Democrats Push for Gay Blood Donors

                                                                          


Members of Congress are urging Health and Human Services Secretary Sylvia Mathews Burwell to end a policy instituted in 1983 that bans "men who have sex with men" from donating blood.

"If we are serious about protecting and enhancing our nation's blood supply, we must embrace science and reject outdated stereotypes," states a letter signed by 18 Democratic senators and more than 60 House members.

The letter heightens pressure on the Obama administration to end what many see as a discriminatory practice. Sens. Elizabeth Warren, Tom Harkin, and Tammy Baldwin are leading the effort in the Senate and have pushed HHS before to evaluate its blood-donation policies. While the HHS Advisory Committee on Blood and Tissue Safety and Availability recommended in November that a lifetime ban was unnecessary, it still seeks to stop men from donating blood if they have engaged in a sexual encounter with another man in the last year.


Lawmakers argue those new guidelines are not enough.

"The recommendation to move to a one-year deferral policy is a step forward relative to current policies, however, such a policy still prevents many low-risk individuals from donating blood," the letter says.

Instead, lawmakers want HHS to institute a process to screen for other risk factors.

The American Medical Association, the American Red Cross, and America's Blood Centers all maintain that simply banning gay men from donating blood isn't based on science, and that it is rooted in prejudice. Lawmakers in the letter argue that it makes more sense to screen for other risk factors that make people prone to HIV infection. Those factors may be things like engaging in unprotected sex or needle sharing. Many advocates have argued that even a one-year ban still doesn't change the practice from targeting gay men. For example, under that policy a gay man who is married or in a monogamous relationship might be at a lower risk for sexually transmitted diseases like HIV, but he still would not be able to donate blood.

"A one-year deferral policy, like a lifetime ban, is a categorical exclusion based solely on the sex of an individual's sexual partner—not his actual risk of carrying a transfusion-transmittable infection," the letter reads.
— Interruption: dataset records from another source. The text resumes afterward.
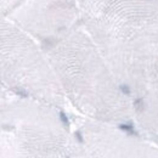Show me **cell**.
<instances>
[{"label":"cell","instance_id":"6da1fadb","mask_svg":"<svg viewBox=\"0 0 158 158\" xmlns=\"http://www.w3.org/2000/svg\"><path fill=\"white\" fill-rule=\"evenodd\" d=\"M119 129L127 131L128 134H136V131L134 129V125H132V123H124V124H120L119 125Z\"/></svg>","mask_w":158,"mask_h":158},{"label":"cell","instance_id":"7a4b0ae2","mask_svg":"<svg viewBox=\"0 0 158 158\" xmlns=\"http://www.w3.org/2000/svg\"><path fill=\"white\" fill-rule=\"evenodd\" d=\"M134 107L137 112H142L144 111V100L142 98H136L134 101Z\"/></svg>","mask_w":158,"mask_h":158},{"label":"cell","instance_id":"3957f363","mask_svg":"<svg viewBox=\"0 0 158 158\" xmlns=\"http://www.w3.org/2000/svg\"><path fill=\"white\" fill-rule=\"evenodd\" d=\"M119 89H120V91H122V93H123L124 95H130V93H131V90H130L129 85H127V84L120 85V86H119Z\"/></svg>","mask_w":158,"mask_h":158},{"label":"cell","instance_id":"277c9868","mask_svg":"<svg viewBox=\"0 0 158 158\" xmlns=\"http://www.w3.org/2000/svg\"><path fill=\"white\" fill-rule=\"evenodd\" d=\"M60 119H61V122L64 124L66 127H68V125H69V119H68V117H67V115H66L63 112L60 113Z\"/></svg>","mask_w":158,"mask_h":158},{"label":"cell","instance_id":"5b68a950","mask_svg":"<svg viewBox=\"0 0 158 158\" xmlns=\"http://www.w3.org/2000/svg\"><path fill=\"white\" fill-rule=\"evenodd\" d=\"M15 93H16V94H18L20 96H27V93H26V91H23V90H17V89H16V90H15Z\"/></svg>","mask_w":158,"mask_h":158},{"label":"cell","instance_id":"8992f818","mask_svg":"<svg viewBox=\"0 0 158 158\" xmlns=\"http://www.w3.org/2000/svg\"><path fill=\"white\" fill-rule=\"evenodd\" d=\"M76 137L78 139L79 142H83V141H84V139H83V136H81V134H80L79 131H77V132H76Z\"/></svg>","mask_w":158,"mask_h":158}]
</instances>
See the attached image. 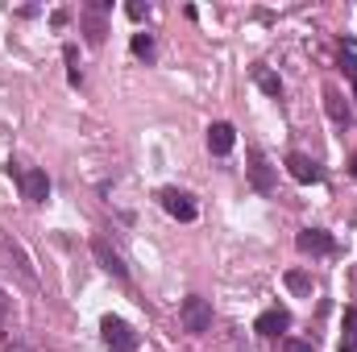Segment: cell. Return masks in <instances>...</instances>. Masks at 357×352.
Masks as SVG:
<instances>
[{"mask_svg": "<svg viewBox=\"0 0 357 352\" xmlns=\"http://www.w3.org/2000/svg\"><path fill=\"white\" fill-rule=\"evenodd\" d=\"M100 332H104V344H108L112 352H137V332H133L125 319L108 315V319L100 323Z\"/></svg>", "mask_w": 357, "mask_h": 352, "instance_id": "7a4b0ae2", "label": "cell"}, {"mask_svg": "<svg viewBox=\"0 0 357 352\" xmlns=\"http://www.w3.org/2000/svg\"><path fill=\"white\" fill-rule=\"evenodd\" d=\"M4 315H8V294L0 290V323H4Z\"/></svg>", "mask_w": 357, "mask_h": 352, "instance_id": "d6986e66", "label": "cell"}, {"mask_svg": "<svg viewBox=\"0 0 357 352\" xmlns=\"http://www.w3.org/2000/svg\"><path fill=\"white\" fill-rule=\"evenodd\" d=\"M21 191H25L29 203H46V195H50V178H46V170H25Z\"/></svg>", "mask_w": 357, "mask_h": 352, "instance_id": "8992f818", "label": "cell"}, {"mask_svg": "<svg viewBox=\"0 0 357 352\" xmlns=\"http://www.w3.org/2000/svg\"><path fill=\"white\" fill-rule=\"evenodd\" d=\"M354 95H357V83H354Z\"/></svg>", "mask_w": 357, "mask_h": 352, "instance_id": "44dd1931", "label": "cell"}, {"mask_svg": "<svg viewBox=\"0 0 357 352\" xmlns=\"http://www.w3.org/2000/svg\"><path fill=\"white\" fill-rule=\"evenodd\" d=\"M341 352H357V307L345 311V340H341Z\"/></svg>", "mask_w": 357, "mask_h": 352, "instance_id": "8fae6325", "label": "cell"}, {"mask_svg": "<svg viewBox=\"0 0 357 352\" xmlns=\"http://www.w3.org/2000/svg\"><path fill=\"white\" fill-rule=\"evenodd\" d=\"M233 141H237V129H233V125H225V120L208 125V150H212V154H229Z\"/></svg>", "mask_w": 357, "mask_h": 352, "instance_id": "52a82bcc", "label": "cell"}, {"mask_svg": "<svg viewBox=\"0 0 357 352\" xmlns=\"http://www.w3.org/2000/svg\"><path fill=\"white\" fill-rule=\"evenodd\" d=\"M341 67L354 75V83H357V58H354V54H341Z\"/></svg>", "mask_w": 357, "mask_h": 352, "instance_id": "2e32d148", "label": "cell"}, {"mask_svg": "<svg viewBox=\"0 0 357 352\" xmlns=\"http://www.w3.org/2000/svg\"><path fill=\"white\" fill-rule=\"evenodd\" d=\"M158 199H162V207H167L175 220H183V224H187V220H195V203H191V195H183V191H175V186H167Z\"/></svg>", "mask_w": 357, "mask_h": 352, "instance_id": "3957f363", "label": "cell"}, {"mask_svg": "<svg viewBox=\"0 0 357 352\" xmlns=\"http://www.w3.org/2000/svg\"><path fill=\"white\" fill-rule=\"evenodd\" d=\"M349 175H354V178H357V154H354V162H349Z\"/></svg>", "mask_w": 357, "mask_h": 352, "instance_id": "ffe728a7", "label": "cell"}, {"mask_svg": "<svg viewBox=\"0 0 357 352\" xmlns=\"http://www.w3.org/2000/svg\"><path fill=\"white\" fill-rule=\"evenodd\" d=\"M254 328H258V336H278V332H287V328H291V315H287L282 307H270V311L258 315V323H254Z\"/></svg>", "mask_w": 357, "mask_h": 352, "instance_id": "ba28073f", "label": "cell"}, {"mask_svg": "<svg viewBox=\"0 0 357 352\" xmlns=\"http://www.w3.org/2000/svg\"><path fill=\"white\" fill-rule=\"evenodd\" d=\"M178 319H183L187 332H208V328H212V303L199 298V294H191V298H183Z\"/></svg>", "mask_w": 357, "mask_h": 352, "instance_id": "6da1fadb", "label": "cell"}, {"mask_svg": "<svg viewBox=\"0 0 357 352\" xmlns=\"http://www.w3.org/2000/svg\"><path fill=\"white\" fill-rule=\"evenodd\" d=\"M295 245H299V253H333V237L324 232V228H303L299 237H295Z\"/></svg>", "mask_w": 357, "mask_h": 352, "instance_id": "277c9868", "label": "cell"}, {"mask_svg": "<svg viewBox=\"0 0 357 352\" xmlns=\"http://www.w3.org/2000/svg\"><path fill=\"white\" fill-rule=\"evenodd\" d=\"M129 17H133V21H142V17H146V4H137V0H133V4H129Z\"/></svg>", "mask_w": 357, "mask_h": 352, "instance_id": "ac0fdd59", "label": "cell"}, {"mask_svg": "<svg viewBox=\"0 0 357 352\" xmlns=\"http://www.w3.org/2000/svg\"><path fill=\"white\" fill-rule=\"evenodd\" d=\"M250 178H254L258 191H270L274 186V175H270V162H266L262 150H250Z\"/></svg>", "mask_w": 357, "mask_h": 352, "instance_id": "9c48e42d", "label": "cell"}, {"mask_svg": "<svg viewBox=\"0 0 357 352\" xmlns=\"http://www.w3.org/2000/svg\"><path fill=\"white\" fill-rule=\"evenodd\" d=\"M287 282H291L295 290H307V278H303V273H287Z\"/></svg>", "mask_w": 357, "mask_h": 352, "instance_id": "e0dca14e", "label": "cell"}, {"mask_svg": "<svg viewBox=\"0 0 357 352\" xmlns=\"http://www.w3.org/2000/svg\"><path fill=\"white\" fill-rule=\"evenodd\" d=\"M91 249H96V257H100V265H104L108 273L125 278V265H121V257H116V253L108 249V241H104V237H96V241H91Z\"/></svg>", "mask_w": 357, "mask_h": 352, "instance_id": "30bf717a", "label": "cell"}, {"mask_svg": "<svg viewBox=\"0 0 357 352\" xmlns=\"http://www.w3.org/2000/svg\"><path fill=\"white\" fill-rule=\"evenodd\" d=\"M133 54L150 63V58H154V38H150V33H133Z\"/></svg>", "mask_w": 357, "mask_h": 352, "instance_id": "7c38bea8", "label": "cell"}, {"mask_svg": "<svg viewBox=\"0 0 357 352\" xmlns=\"http://www.w3.org/2000/svg\"><path fill=\"white\" fill-rule=\"evenodd\" d=\"M282 352H316V349L303 344V340H282Z\"/></svg>", "mask_w": 357, "mask_h": 352, "instance_id": "9a60e30c", "label": "cell"}, {"mask_svg": "<svg viewBox=\"0 0 357 352\" xmlns=\"http://www.w3.org/2000/svg\"><path fill=\"white\" fill-rule=\"evenodd\" d=\"M324 95H328V112H333V116H337V120H341V125H349V112H345V108H341V95H337V91H333V88L324 91Z\"/></svg>", "mask_w": 357, "mask_h": 352, "instance_id": "4fadbf2b", "label": "cell"}, {"mask_svg": "<svg viewBox=\"0 0 357 352\" xmlns=\"http://www.w3.org/2000/svg\"><path fill=\"white\" fill-rule=\"evenodd\" d=\"M258 83L266 95H282V83H278V75H270V71H258Z\"/></svg>", "mask_w": 357, "mask_h": 352, "instance_id": "5bb4252c", "label": "cell"}, {"mask_svg": "<svg viewBox=\"0 0 357 352\" xmlns=\"http://www.w3.org/2000/svg\"><path fill=\"white\" fill-rule=\"evenodd\" d=\"M287 175L295 178V182H320V178H324V170H320L312 158H303V154H291V158H287Z\"/></svg>", "mask_w": 357, "mask_h": 352, "instance_id": "5b68a950", "label": "cell"}]
</instances>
If HHS changed its policies, the Williams Institute, a think tank at UCLA's law school, estimated it could have a radical impact on the number of people who would be eligible to donate blood. The institute says that if the lifetime ban were completely lifted, 2.6 million men would be eligible to donate and about 130,150 men likely would do so, coming to 219,000 pints of blood a year. Getting rid of the lifetime ban and instituting a one-year ban would yield about 89,700 additional pints of blood a year.

According to the Centers for Disease Control and Prevention, roughly 1.2 million Americans have HIV and roughly one in seven who are infected are unaware they have the virus. The agency says that gay and bisexual men and men who have sex with other men are most affected by the disease. In 2010, while they were only 4 percent of the overall population, the group represented 63 percent of all the new cases of HIV.